All of the listing should be returned as written, apart from any picture in it.

**Collected material**.
******
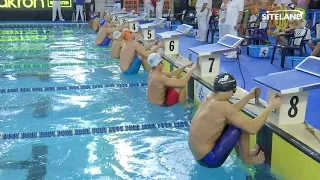 100 Dorso Ragazzi Maschile (Serie 1) - 10 Trofeo SOGEIS - Rock Swim Meeting 2017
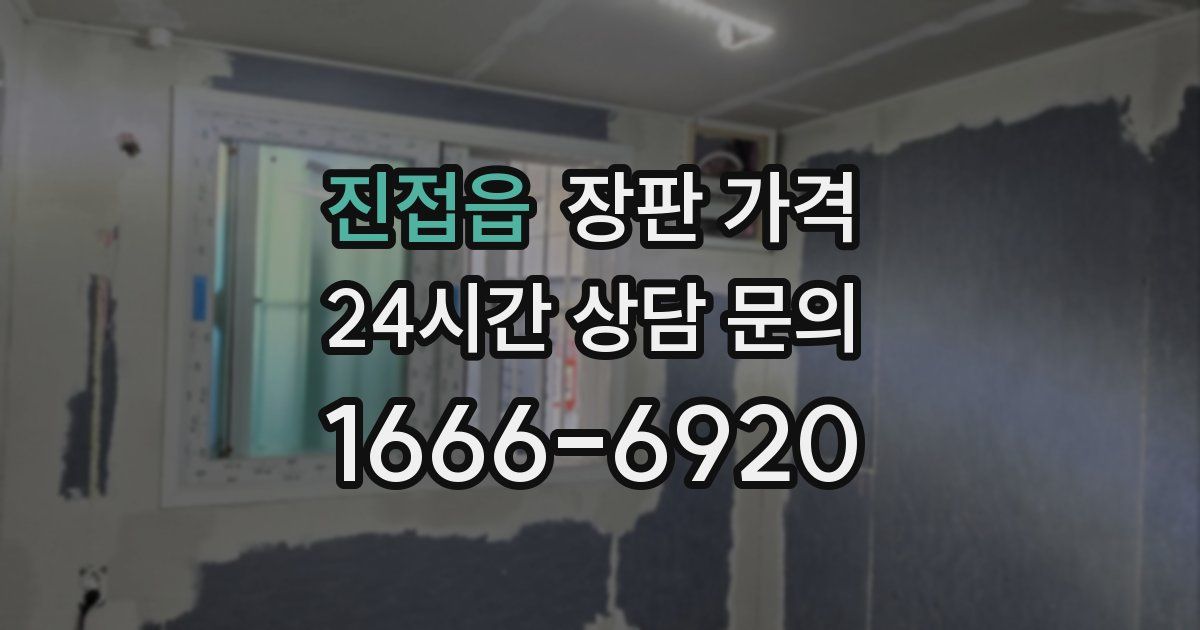 진접읍 장판 가격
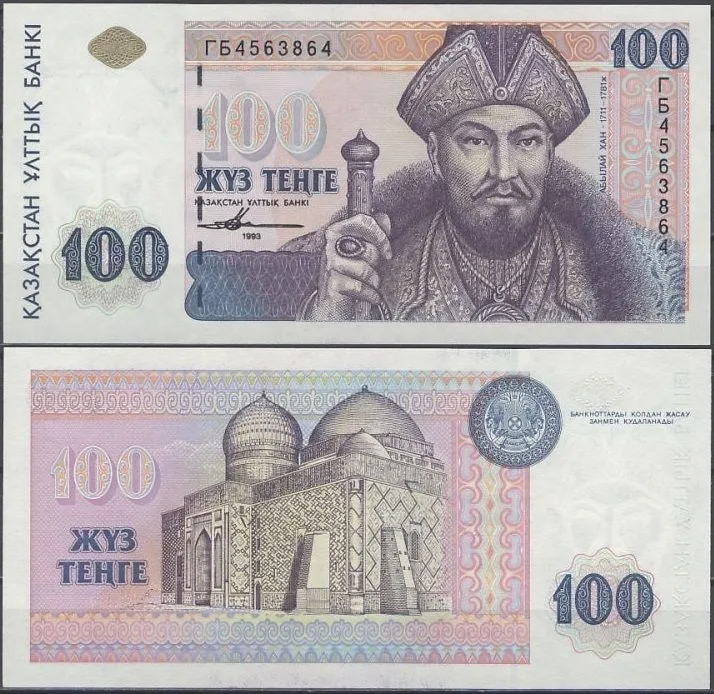 Fotografija proizvoda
******
**Answer area**.
 100 Dorso Ragazzi Maschile (Serie 1) - 10 Trofeo SOGEIS - Rock Swim Meeting 2017
 진접읍 장판 가격
 Fotografija proizvoda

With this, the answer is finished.